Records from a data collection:
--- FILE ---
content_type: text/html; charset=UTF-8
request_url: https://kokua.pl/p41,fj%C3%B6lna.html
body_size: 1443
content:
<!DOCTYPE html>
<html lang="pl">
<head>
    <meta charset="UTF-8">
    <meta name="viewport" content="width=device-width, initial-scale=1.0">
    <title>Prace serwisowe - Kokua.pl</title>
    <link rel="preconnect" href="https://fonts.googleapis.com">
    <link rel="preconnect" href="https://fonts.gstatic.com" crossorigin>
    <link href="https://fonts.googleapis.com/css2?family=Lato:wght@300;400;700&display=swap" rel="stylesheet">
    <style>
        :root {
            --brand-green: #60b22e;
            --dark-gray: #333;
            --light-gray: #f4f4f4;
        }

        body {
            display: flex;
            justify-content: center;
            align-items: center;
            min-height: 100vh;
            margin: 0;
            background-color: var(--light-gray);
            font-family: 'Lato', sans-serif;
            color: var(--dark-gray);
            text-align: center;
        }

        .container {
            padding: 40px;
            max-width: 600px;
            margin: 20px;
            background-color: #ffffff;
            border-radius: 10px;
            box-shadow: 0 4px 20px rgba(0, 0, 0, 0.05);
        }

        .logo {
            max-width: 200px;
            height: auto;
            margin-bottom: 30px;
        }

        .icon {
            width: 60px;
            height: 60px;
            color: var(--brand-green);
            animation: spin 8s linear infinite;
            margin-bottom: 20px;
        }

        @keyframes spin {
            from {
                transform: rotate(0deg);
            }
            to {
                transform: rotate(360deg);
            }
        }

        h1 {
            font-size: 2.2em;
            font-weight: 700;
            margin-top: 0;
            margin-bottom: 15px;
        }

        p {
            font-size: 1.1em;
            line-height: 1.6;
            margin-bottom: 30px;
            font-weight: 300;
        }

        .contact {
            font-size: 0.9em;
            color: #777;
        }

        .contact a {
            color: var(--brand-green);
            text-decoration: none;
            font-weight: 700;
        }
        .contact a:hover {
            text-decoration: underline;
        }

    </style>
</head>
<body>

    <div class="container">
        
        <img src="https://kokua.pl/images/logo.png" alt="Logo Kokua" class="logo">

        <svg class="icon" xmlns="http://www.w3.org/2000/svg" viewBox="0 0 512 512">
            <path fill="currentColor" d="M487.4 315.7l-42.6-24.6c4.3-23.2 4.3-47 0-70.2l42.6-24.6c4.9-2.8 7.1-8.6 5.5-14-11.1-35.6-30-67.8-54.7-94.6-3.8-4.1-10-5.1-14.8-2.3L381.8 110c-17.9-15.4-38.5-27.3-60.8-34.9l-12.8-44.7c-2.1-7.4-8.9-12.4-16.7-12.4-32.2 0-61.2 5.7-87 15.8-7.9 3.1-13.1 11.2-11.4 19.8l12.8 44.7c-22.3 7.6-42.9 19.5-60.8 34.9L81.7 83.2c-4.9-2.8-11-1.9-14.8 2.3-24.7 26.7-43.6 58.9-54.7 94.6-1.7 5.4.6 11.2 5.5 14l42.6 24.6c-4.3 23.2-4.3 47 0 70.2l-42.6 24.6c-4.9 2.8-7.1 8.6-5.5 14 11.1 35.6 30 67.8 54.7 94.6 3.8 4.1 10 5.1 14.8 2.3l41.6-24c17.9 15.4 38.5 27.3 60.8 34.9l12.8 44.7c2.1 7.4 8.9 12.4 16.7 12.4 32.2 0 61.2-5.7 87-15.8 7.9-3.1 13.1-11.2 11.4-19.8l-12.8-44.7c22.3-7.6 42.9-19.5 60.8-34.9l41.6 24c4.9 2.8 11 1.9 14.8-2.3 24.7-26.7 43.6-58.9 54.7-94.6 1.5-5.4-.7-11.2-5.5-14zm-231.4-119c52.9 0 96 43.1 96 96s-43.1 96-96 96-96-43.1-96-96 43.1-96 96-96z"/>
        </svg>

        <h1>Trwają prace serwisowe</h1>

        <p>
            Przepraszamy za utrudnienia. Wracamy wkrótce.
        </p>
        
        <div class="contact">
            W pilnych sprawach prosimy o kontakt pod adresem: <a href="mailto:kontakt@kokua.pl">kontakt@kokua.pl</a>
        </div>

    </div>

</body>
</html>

• **Task to complete**
Your task is to find every line above containing the word "bottom" and copy it.

• **Exercise answer**
            margin-bottom: 30px;
            margin-bottom: 20px;
            margin-bottom: 15px;
            margin-bottom: 30px;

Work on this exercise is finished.